In the current fragmented information ecosystem, the efforts of journalists to verify the president’s data did not always reach those who believed in the veracity of his words. That could be changing, according to a Republican strategist who believes the party is becoming aware of Trump’s alternate universe.

“To me, he’s some sort of 77-year-old tragic character totally out of touch with reality, somehow creating his own reality,” says Craig Fuller, an official under both Ronald Reagan and George HW Bush. Fuller believes the large number of contenders for the Republican nomination is a sign that many voters want a more honest alternative, while also giving Trump a better chance of winning.

“I find it almost too dangerous to think about it,” Fuller adds when asked how he envisioned a second Trump presidency.

A request for comment from the Trump campaign went unanswered Friday.

During his presidency, Trump’s lies were so frequent — in person, on TV, on Twitter — that the sum of all of them quickly exceeded 100, 1,000, 10,000, 30,000. An entire Wikipedia page was created to keep track.

The most frequent target of Trump’s misrepresentations has always been the election and the vote. He won in 2016, but maintained that the election was rigged because he lost the so-called popular vote. He declared that the 2020 election was rigged even before Election Day and maintained that he could only lose if there was cheating. He never presented evidence and after the election, dozens of courts dismissed his complaints, including those presided over by judges he appointed.

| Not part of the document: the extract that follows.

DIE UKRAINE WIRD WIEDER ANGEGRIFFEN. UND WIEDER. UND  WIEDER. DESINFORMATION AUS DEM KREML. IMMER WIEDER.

The Trump lies that most worry election, political, and history experts are those about democracy and the integrity of the elections and the courts.

“They are not the first step, they are the hundredth step on the road to despotism,” Jeffrey Engel, director of the Center for the History of the Presidency at Southern Methodist University, warns of Trump’s attacks on the independence of judges. and the police. “The most scandalous thing, to me, is that he does nothing to hide them,” he adds.

Conflicts between the president, Congress, and the courts are a fundamental aspect of American governance, Engel declares, and many presidents have toyed with the truth by speaking out about their own public or private failings, but none have openly challenged another power as they have. Trump has done.

In the months leading up to the January 6, 2021 storming of the Capitol, Trump implored his supporters with an endless series of false allegations of rigged recounts, mail-in ballots and stuffed ballot boxes. He did little to disperse the violent mob that later attacked the headquarters of Congress. The legislative investigation of the attack concluded that Trump was part of a conspiracy to try to ignore and nullify the election.

For activists fighting to strengthen democracy, the insurrection demonstrates what happens when lies are allowed to displace the truth.

“On January 6, we became aware again of the fragility of our democracy,” warns Nathan Empsall, an Episcopal priest who runs Faithful America, a religious NGO that criticizes attempts to rewrite the history of that day. “If we don’t remember it, if we forget what happened, we may not be able to withstand the attack next time.”

“Trump did not create the factors that led to the current era of polarization and misinformation, but he did know how to exploit them,” says Julian E. Zelizer, a historian and political scientist at Princeton University.

“I don’t know if Donald Trump is the chicken or the egg, but I know he’s part of the mix,” Zelizer says. “He entered politics at a time of social media and growing mistrust and was the catalyst for it. He poured gasoline on the smoking flames and his statements apparently do not need to be true because his believers prefer his version.”

In April, when Trump was indicted in New York for falsifying company documents to hide bribe payments that could have affected the 2016 election, many of his online supporters compared the scandal-plagued, three-time-married tycoon with Jesus Christ, who Christians believe rose from the dead after his crucifixion.

His online supporters continued to support him after this month’s federal indictment.

You could say that Trump is the poster boy for the disinformation age, but mistrust and political polarization can’t be attributed to any one individual: They’re often the product of deep social divides and economic pressures, says Nealin Parker, executive director of Common Ground. USA, an NGO that studies how to overcome the political division of the country.

“People often look for a magic bullet: if it weren’t for this political leader, we’d be fine,” Parker adds. “But it doesn’t work that way.”